**Source extract:**
☆ ☆ ☆ ☆

And I suspect we'll be enjoying ourselves too during the day. And at night, we have some special liquid (which must be taken internally, and in great quantity) which makes all generator sounds fade awaaaaaaaayyyyy :wink:

Looking forward to meeting up with you again, Keith 

Gerald


----------



## 88927

Me too Gerald.....
Ooohh another weekend away, can't wait......

Loving it as they say :lol: :lol: :lol: :lol: 

Keith

Tell me, is there sufficient supply of this much needed "special liquid"? :lol: :lol: :lol:


----------



## geraldandannie

kands said:


> Tell me, is there sufficient supply of this much needed "special liquid"? :lol: :lol: :lol:


 :lol: :lol: :lol: Depends on what you mean by "sufficient supply"? Yes, *WE* will have a sufficient supply. I daresay a small glass could be made available to the select few :wink:

Must remember to bring the home-made Croation schnapps for you to try 8O

Gerald


----------



## artona

Thanks Keith for the thought. It must be possible to cut down the noise of gennies. Do you remember the dot matrix printers of yester-decade and the perspex kennels we used to put them in

stew


----------



## geraldandannie

artona said:


> Do you remember the dot matrix printers of yester-decade and the perspex kennels we used to put them in


Blimey, Stew. I'd (almost) forgotten them :evil:

The difference is that the printers can be totally enclosed, whereas the gennies need to have their exhaust ... well, exhausting somewhere.

☆ ☆ ☆ ☆

**Excerpted data:**
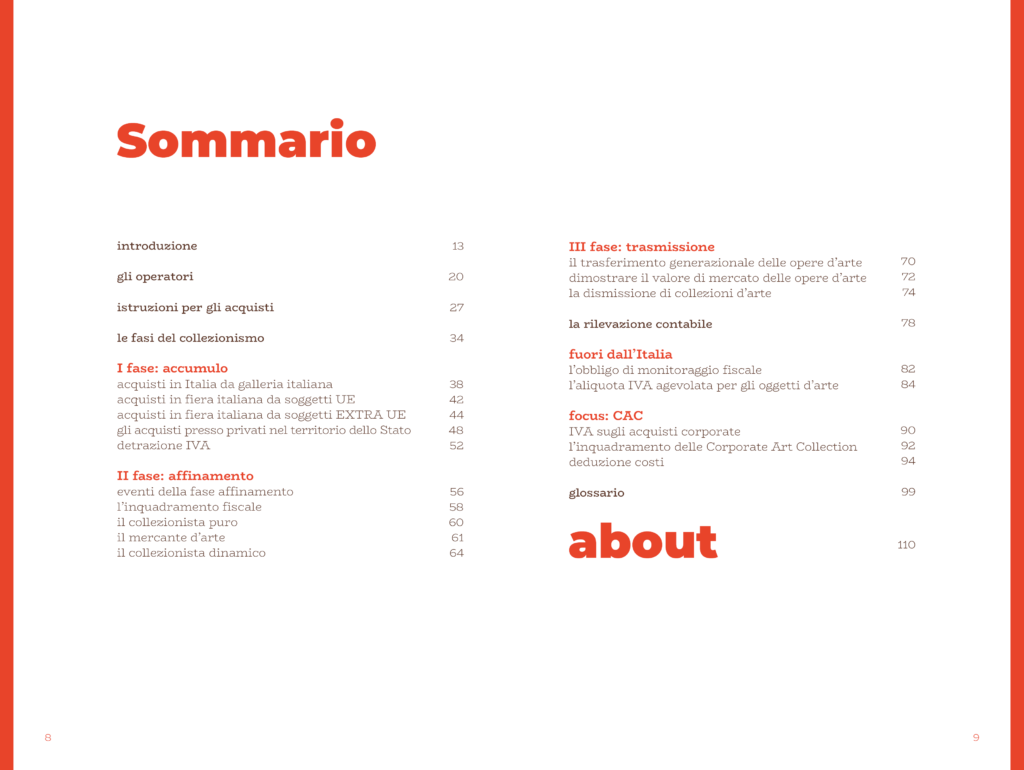 Sommario

introduzione 13

gli operatori 20

istruzioni per gli acquisti 27

le fasi del collezionismo 34

I fase: accumulo
acquisti in Italia da galleria italiana 38
acquisti in fiera italiana da soggetti UE 42
acquisti in fiera italiana da soggetti EXTRA UE 44
gli acquisti presso privati nel territorio dello Stato 48
detrazione IVA 52

II fase: affinamento
eventi della fase affinamento 56
l'inquadramento fiscale 58
il collezionista puro 60
il mercante d'arte 61
il collezionista dinamico 64

III fase: trasmissione
il trasferimento generazionale delle opere d'arte 70
dimostrare il valore di mercato delle opere d'arte 72
la dismissione di collezioni d'arte 74

la rilevazione contabile 78

fuori dall'Italia
l'obbligo di monitoraggio fiscale 82
l'aliquota IVA agevolata per gli oggetti d'arte 84

focus: CAC
IVA sugli acquisti corporate 90
l'inquadramento delle Corporate Art Collection 92
deduzione costi 94

glossario 99

about 110

8

9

☆ ☆ ☆ ☆

**Task set:**
a. Set down the part of the forum thread starting at "Blimey, Stew. I'd" and ending at "well, exhausting somewhere.", copied word for word.
b. In the forum thread, what old equipment does Stew remember being kept in perspex kennels?
c. List each distinct user name that appears as a post heading in the forum thread.

**Exercise responses:**
a.
Blimey, Stew. I'd (almost) forgotten them :evil:

The difference is that the printers can be totally enclosed, whereas the gennies need to have their exhaust ... well, exhausting somewhere.

b. Dot matrix printers.

c.
88927
geraldandannie
artona